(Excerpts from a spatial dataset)
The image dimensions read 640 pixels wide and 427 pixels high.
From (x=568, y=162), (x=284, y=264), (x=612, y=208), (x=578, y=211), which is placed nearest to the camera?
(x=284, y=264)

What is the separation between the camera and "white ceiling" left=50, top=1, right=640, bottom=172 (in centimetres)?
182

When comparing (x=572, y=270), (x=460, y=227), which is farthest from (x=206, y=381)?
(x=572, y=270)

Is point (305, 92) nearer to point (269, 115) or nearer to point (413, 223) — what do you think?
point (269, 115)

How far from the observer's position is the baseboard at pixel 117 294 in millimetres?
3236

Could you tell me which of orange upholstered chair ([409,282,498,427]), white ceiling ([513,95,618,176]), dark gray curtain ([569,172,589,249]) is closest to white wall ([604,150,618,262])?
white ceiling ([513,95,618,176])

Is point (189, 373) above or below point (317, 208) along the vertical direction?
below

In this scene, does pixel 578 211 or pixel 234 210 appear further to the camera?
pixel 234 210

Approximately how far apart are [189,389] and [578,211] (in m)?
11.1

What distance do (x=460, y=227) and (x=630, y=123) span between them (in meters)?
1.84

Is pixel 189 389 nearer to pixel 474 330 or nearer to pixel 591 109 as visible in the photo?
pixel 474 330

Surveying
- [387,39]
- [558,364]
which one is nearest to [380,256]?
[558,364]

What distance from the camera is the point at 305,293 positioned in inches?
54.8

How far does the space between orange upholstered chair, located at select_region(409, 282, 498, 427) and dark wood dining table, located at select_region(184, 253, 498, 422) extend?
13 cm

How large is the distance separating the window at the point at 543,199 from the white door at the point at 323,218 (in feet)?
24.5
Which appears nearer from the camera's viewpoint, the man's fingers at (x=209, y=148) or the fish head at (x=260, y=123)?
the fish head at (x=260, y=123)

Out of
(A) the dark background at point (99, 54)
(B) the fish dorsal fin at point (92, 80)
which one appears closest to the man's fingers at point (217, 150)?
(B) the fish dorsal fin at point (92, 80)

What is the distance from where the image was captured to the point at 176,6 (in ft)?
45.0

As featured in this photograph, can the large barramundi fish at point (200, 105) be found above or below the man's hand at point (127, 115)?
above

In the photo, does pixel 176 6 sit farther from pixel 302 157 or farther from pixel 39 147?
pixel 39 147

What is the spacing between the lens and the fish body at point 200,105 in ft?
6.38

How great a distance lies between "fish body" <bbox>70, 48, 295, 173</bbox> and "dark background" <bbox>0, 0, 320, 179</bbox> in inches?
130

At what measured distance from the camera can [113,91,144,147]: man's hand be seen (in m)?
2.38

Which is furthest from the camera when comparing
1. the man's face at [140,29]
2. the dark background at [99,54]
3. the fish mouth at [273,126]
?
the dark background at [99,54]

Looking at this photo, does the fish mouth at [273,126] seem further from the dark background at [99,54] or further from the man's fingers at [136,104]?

_Task goal:_ Extract every line of the listing above verbatim, from first to last.

_Solution below:_
The image dimensions read 640 pixels wide and 427 pixels high.
From (x=568, y=162), (x=284, y=264), (x=612, y=208), (x=578, y=211), which is placed nearest to the camera?
(x=284, y=264)

What is the separation between the camera and "white ceiling" left=50, top=1, right=640, bottom=172 (in centimetres)?
182

When comparing (x=572, y=270), (x=460, y=227), which is farthest from (x=206, y=381)?
(x=572, y=270)

Is point (305, 92) nearer to point (269, 115) or nearer to point (413, 223) — what do you think?
point (269, 115)

How far from the observer's position is the baseboard at pixel 117 294 in millimetres?
3236

Could you tell me which of orange upholstered chair ([409,282,498,427]), white ceiling ([513,95,618,176]), dark gray curtain ([569,172,589,249]) is closest to white wall ([604,150,618,262])?
white ceiling ([513,95,618,176])

Is point (189, 373) above or below point (317, 208) along the vertical direction?
below

In this scene, does pixel 578 211 or pixel 234 210 appear further to the camera?
pixel 234 210

Approximately how far apart are [189,389] and [578,211] (in m)?
11.1

What distance do (x=460, y=227) and (x=630, y=123) span between them (in meters)?
1.84

Is pixel 189 389 nearer to pixel 474 330 or nearer to pixel 591 109 as visible in the photo?
pixel 474 330

Surveying
- [387,39]
- [558,364]
which one is nearest to [380,256]?
[558,364]

What distance from the camera is the point at 305,293 positioned in inches?
54.8

How far does the space between orange upholstered chair, located at select_region(409, 282, 498, 427) and dark wood dining table, located at select_region(184, 253, 498, 422) extend?
13 cm

How large is the distance separating the window at the point at 543,199 from the white door at the point at 323,218 (in feet)?
24.5
Which appears nearer from the camera's viewpoint, the man's fingers at (x=209, y=148) or the fish head at (x=260, y=123)?
the fish head at (x=260, y=123)

Out of
(A) the dark background at point (99, 54)
(B) the fish dorsal fin at point (92, 80)
which one appears closest to the man's fingers at point (217, 150)?
(B) the fish dorsal fin at point (92, 80)

What is the distance from where the image was captured to the point at 176,6 (in ft)?
45.0

As featured in this photograph, can the large barramundi fish at point (200, 105) be found above or below the man's hand at point (127, 115)?
above

In the photo, does pixel 176 6 sit farther from pixel 302 157 or farther from pixel 39 147?
pixel 39 147

What is the spacing between the lens and the fish body at point 200,105 in ft?
6.38

How great a distance lies between "fish body" <bbox>70, 48, 295, 173</bbox> and "dark background" <bbox>0, 0, 320, 179</bbox> in inches?
130

At what measured distance from the camera can [113,91,144,147]: man's hand be seen (in m)?
2.38

Which is furthest from the camera when comparing
1. the man's face at [140,29]
2. the dark background at [99,54]
3. the fish mouth at [273,126]
?
the dark background at [99,54]

Looking at this photo, does the fish mouth at [273,126] seem further from the dark background at [99,54] or further from the man's fingers at [136,104]?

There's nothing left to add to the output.